当時の「鉄」キッズにとってのヒーローは「ブルートレイン」一択だった。国鉄が全国に走らせていた夜行の客車列車である。青い客車を機関車が引っ張る姿は実に凛々しく、機関車に掲げられた愛称を冠したヘッドマークはため息をつくほど格好良かった。
「あさかぜ」「さくら」「富士」「みずほ」。「北陸」「出羽」「日本海」。名古屋で電気機関車からディーゼル機関車に付け替えられる「紀伊」……。今でも彼らのヘッドマークを鮮明に思い出せる。
中でも「彗星」という列車のそれは、濃紺に金銀でほうき星があしらわれたもので、青い車体と相まってめちゃくちゃシックだと感じていた。
だが彗星は大阪と宮崎の間を深夜に走る列車だったので、名古屋住まいの小学生の僕が見るのは無理だった。だから、雑誌や本の写真で憧れを募らせていたのである。

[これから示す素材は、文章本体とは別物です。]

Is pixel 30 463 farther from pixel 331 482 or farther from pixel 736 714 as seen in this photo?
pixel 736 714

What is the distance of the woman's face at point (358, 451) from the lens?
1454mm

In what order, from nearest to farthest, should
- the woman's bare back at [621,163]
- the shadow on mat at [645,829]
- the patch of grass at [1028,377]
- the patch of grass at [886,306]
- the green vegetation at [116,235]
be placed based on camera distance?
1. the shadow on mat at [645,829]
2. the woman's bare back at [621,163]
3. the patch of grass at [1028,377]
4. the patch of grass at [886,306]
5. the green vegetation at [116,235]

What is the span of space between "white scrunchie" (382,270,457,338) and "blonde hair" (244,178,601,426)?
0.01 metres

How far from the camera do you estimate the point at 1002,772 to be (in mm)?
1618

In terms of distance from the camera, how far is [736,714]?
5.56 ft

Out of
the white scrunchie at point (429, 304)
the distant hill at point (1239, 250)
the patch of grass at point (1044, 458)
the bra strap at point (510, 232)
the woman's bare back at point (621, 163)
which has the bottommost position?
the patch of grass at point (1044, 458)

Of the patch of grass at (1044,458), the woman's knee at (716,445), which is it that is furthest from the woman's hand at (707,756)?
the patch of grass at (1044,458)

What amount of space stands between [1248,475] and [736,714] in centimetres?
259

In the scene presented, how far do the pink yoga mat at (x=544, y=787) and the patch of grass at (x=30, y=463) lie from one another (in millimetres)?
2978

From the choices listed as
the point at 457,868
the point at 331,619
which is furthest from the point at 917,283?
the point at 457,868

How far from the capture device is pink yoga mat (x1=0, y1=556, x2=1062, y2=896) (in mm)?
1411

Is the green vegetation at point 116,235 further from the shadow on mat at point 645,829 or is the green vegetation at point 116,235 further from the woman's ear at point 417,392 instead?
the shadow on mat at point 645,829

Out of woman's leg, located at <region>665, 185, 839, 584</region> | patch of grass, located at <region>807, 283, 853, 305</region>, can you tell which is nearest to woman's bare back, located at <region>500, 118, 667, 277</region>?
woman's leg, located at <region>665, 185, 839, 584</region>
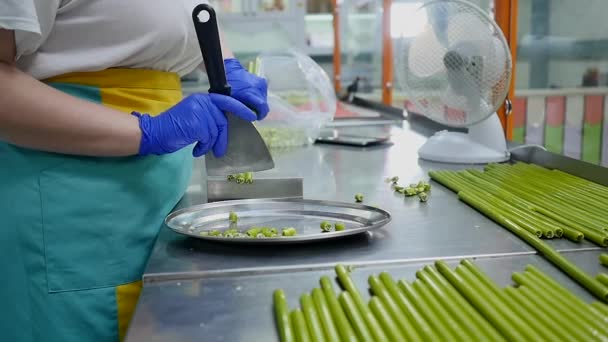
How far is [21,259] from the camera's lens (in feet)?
3.45

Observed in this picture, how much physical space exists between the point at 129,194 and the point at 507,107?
4.59ft

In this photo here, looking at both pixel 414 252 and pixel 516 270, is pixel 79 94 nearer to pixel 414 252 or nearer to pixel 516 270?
pixel 414 252

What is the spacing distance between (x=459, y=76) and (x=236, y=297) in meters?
1.10

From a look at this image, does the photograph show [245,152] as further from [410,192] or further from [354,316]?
[354,316]

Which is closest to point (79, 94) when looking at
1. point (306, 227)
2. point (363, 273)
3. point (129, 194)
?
point (129, 194)

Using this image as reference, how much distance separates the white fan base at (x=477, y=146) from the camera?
5.73ft

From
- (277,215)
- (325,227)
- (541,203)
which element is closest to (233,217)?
(277,215)

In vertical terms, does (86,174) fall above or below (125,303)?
above

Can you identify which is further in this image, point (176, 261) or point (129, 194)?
point (129, 194)

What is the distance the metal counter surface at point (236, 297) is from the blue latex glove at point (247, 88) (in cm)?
44

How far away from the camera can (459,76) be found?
1.65 meters

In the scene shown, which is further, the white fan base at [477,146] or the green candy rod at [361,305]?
the white fan base at [477,146]

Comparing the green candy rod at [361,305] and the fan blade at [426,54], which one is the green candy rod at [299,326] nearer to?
the green candy rod at [361,305]

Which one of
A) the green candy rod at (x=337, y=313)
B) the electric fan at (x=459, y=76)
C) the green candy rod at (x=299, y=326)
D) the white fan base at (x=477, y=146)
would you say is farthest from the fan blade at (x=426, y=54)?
the green candy rod at (x=299, y=326)
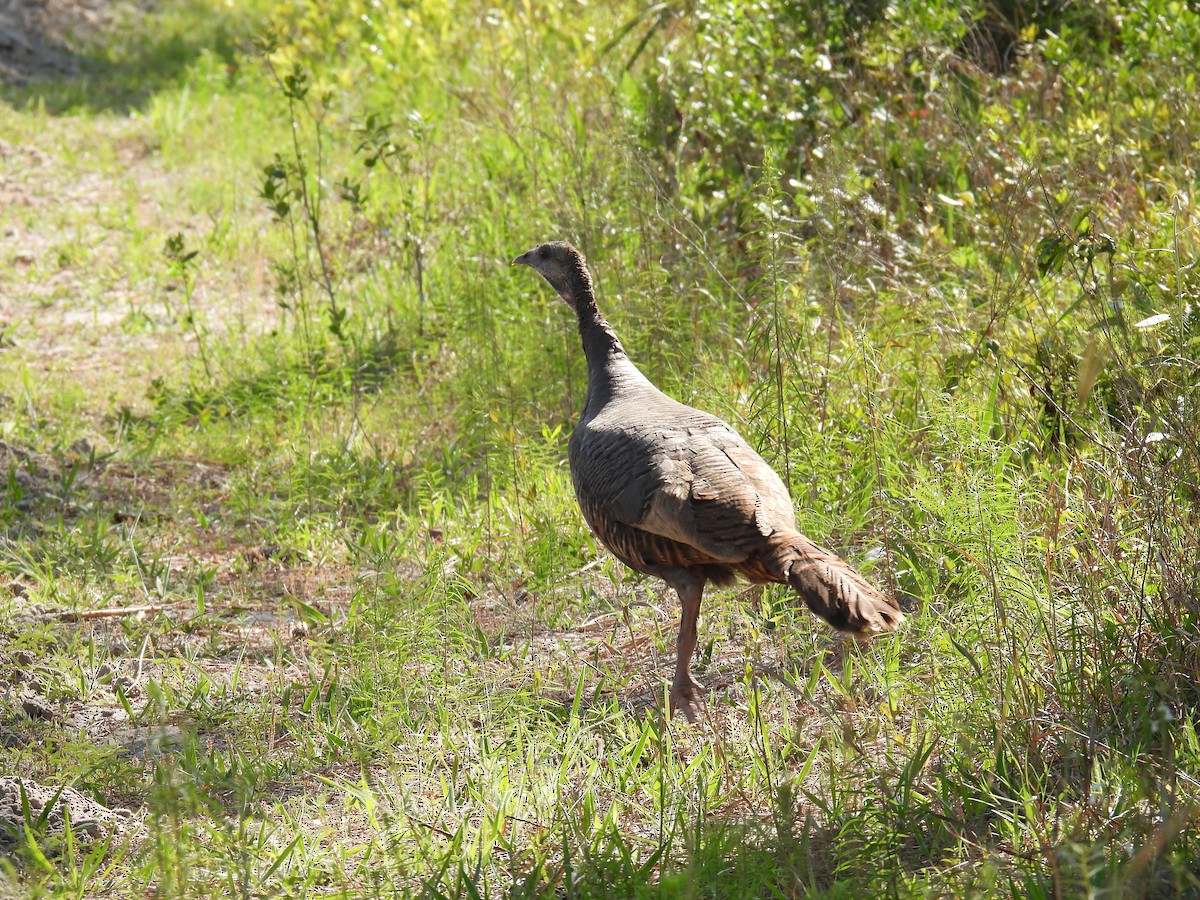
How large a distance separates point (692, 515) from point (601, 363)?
1.33 metres

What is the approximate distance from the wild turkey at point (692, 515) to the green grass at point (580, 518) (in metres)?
0.34

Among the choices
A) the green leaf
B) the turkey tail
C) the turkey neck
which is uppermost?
the green leaf

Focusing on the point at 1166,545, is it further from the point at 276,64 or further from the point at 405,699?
the point at 276,64

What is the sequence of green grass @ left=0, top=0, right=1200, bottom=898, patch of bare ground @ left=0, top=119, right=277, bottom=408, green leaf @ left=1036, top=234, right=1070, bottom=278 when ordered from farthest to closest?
patch of bare ground @ left=0, top=119, right=277, bottom=408, green leaf @ left=1036, top=234, right=1070, bottom=278, green grass @ left=0, top=0, right=1200, bottom=898

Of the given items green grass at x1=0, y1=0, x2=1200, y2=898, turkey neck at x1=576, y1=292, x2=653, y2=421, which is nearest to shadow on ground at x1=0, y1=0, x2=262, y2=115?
green grass at x1=0, y1=0, x2=1200, y2=898

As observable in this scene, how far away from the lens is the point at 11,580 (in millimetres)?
5258

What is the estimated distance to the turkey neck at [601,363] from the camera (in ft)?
16.5

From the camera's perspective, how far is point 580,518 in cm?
557

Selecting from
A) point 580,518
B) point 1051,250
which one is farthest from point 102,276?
point 1051,250

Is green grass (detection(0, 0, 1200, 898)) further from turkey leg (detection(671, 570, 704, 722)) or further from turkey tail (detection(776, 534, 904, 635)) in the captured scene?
turkey tail (detection(776, 534, 904, 635))

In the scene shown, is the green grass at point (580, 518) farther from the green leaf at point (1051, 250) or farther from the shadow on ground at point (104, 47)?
the shadow on ground at point (104, 47)

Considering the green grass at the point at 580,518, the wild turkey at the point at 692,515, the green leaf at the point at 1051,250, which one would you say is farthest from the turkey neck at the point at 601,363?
the green leaf at the point at 1051,250

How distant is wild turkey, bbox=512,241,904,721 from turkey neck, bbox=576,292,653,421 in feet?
0.50

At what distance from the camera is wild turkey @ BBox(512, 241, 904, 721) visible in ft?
11.9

僕が社会人になった頃には、ブルートレインは数を大幅に減らしていた。国鉄はとっくに分割民営化されJRになっていて、複数の会社を横断する列車は扱いが難しかっただろうし、そもそも飛行機や夜行バスが発達して、古色蒼然とした「夜行列車」の需要がなくなりかけていた。
早晩、全廃になる。
ついに「彗星」が廃止、というニュースを目にした時、僕は予感した。
その頃の僕は、もう熱烈な「鉄」ではなくなっていて、飲み屋で上司の愚痴をこぼすくだらない大人に成り下がっていた。
だが彗星がなくなるという事実は、心の引き出しの奥底にしまわれていた好奇心を取り出すには十分な力を持っていた。目覚めた僕は、あの手この手を使ってブルートレインに乗るよう努め出した。
鉄道好きの相棒カメラマンと結託して、出張の行き帰りにもブルートレインを積極的に使った。当時つとめていた会社のベテラン経理の女性は、物言いたげな顔をしていたけれど、お土産を持参するようにしたら、途端に当たりが柔らかくなった。
よく言えばおおらかさが残っていた時代だったのである。
夜を徹して語り合ったブルトレの夜
その夜も僕は相棒カメラマンと一緒にブルートレインに乗っていた。A寝台という高級なベッドを取ったが、そう易々と眠るわけにはいかない。僕たちはフリースペースでお酒を飲んで車窓を眺めていた。
「ご一緒していいですか」
僕たちと同じ年頃の男性が、仲間に入ってきた。
「全国を旅する仕事している、という話が耳に入ったので」
笑顔でそう語った彼は、羨ましいなあ、と嘆息して缶チューハイをぐびりと飲んで、言葉を続けた。
「子どもの頃ね、ブルートレインに乗ってずっと旅をしたいと思ってましたよ。でも今はしがないサラリーマン」
「見た目は楽しそうですけど、実際は楽じゃあないんですよ」
そう答えた相棒が自分も子どもの頃、同じことを考えていたと続けると、男性は嬉しそうな顔になって「ブルトレ話」に花が咲き出した。
「オレ、彗星が好きだったんですよ」
「オレはあけぼの」
「学生時代、まりもに乗ったけどあれはよかったですねえ」
しばらく話に加わっていたが、会話は次第に「鉄道」をフックにした人生論へと変わっていき、いつしか男性の今後について、相棒が相談を受ける形になっていった。
自分の出る幕はなさそうだ、とその場を辞して、ベッドに横になった。窓の外は真っ暗闇で、時折、踏切の赤い灯火がものすごいスピードで流れていった。
子どもの頃、憧れていたブルートレインは、豪華でピカピカしていて、乗っている人たちもそのままパーティに出席できるくらいめかし込んでいるものだと信じ込んでいた。
でも、大人になって乗ったそれは、少なからず内装がくたびれていたし、乗客も『男はつらいよ』の体でアルコールをブルージーにあおっていた。
そんなもんだよな。「彗星」には乗らず仕舞いだったけど、憧れのままで終われたからかえってよかったかもな、と思いながら、僕は眠りについた。
それが最後のブルートレイン乗車となった。
定期の夜行客車列車が日本国内を走らなくなって久しい。僕も移動に新幹線や飛行機を使うのが当たり前になって、上司がいなくなった代わりに、世の中に悪態をつくさらにくだらない大人に成り下がってしまった。
でも、もしブルートレインが復活したら乗りたいな、と思うくらいには鉄道が好きでい続けている。リアルな大人の人生を垣間見せてくれた彼らは、僕の心の中では、子どもの頃と変わらず、颯爽と夜のとばりを切り裂いて走っているのである。